# Welchen Monitor zu RTX3060



## HankBogey (2. Dezember 2021)

Hallo zusammen,

ich brauche Tipps zum Kauf eines Monitor für den Gaming PC meiner Tochter......PC ist da, Monitor fehlt noch.....

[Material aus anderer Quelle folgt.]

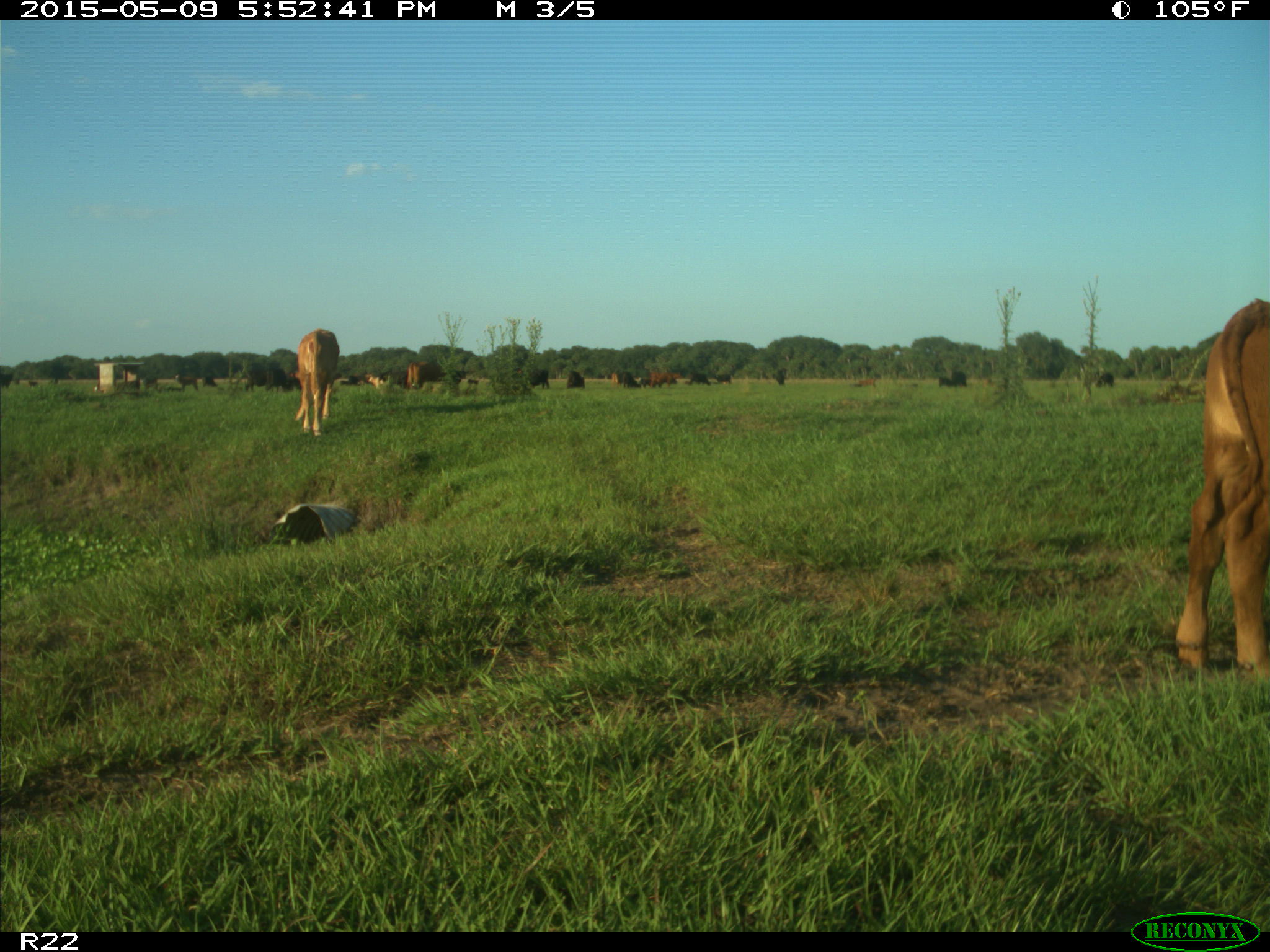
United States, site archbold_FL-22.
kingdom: Animalia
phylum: Chordata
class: Mammalia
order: Artiodactyla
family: Bovidae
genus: Bos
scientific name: Bos taurus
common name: domestic cow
Bos taurus (domestic cow).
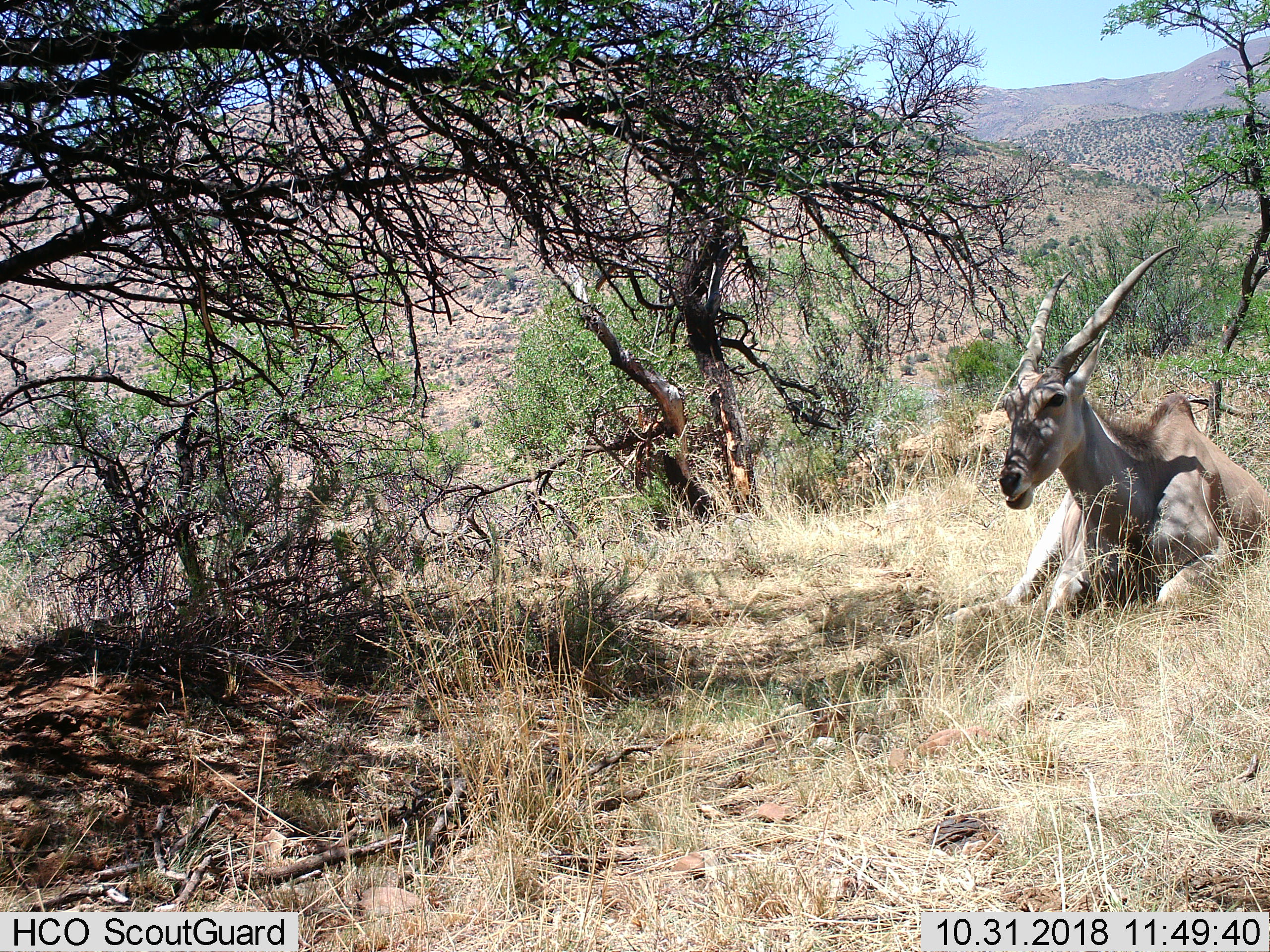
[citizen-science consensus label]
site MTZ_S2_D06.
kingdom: Animalia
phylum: Chordata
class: Mammalia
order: Artiodactyla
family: Bovidae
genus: Tragelaphus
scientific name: Tragelaphus oryx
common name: eland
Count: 1.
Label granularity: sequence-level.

Habe mich stundenlang belesen, will aber keinen Fehler machen

Der PC hat eine RTX3060...hätte gerne einen Curved, 32 oder 34 Zoll Widescreen......finde aber im GSync Jungle irgendwie nie das Richtige....
Ist die 3060 auf Full HD limitiert, macht das WQHD bei der Karte überhaupt Sinn.....
Gespielt werden sollen die Klassiker Fortnite, GTA, Cyberpunk etc.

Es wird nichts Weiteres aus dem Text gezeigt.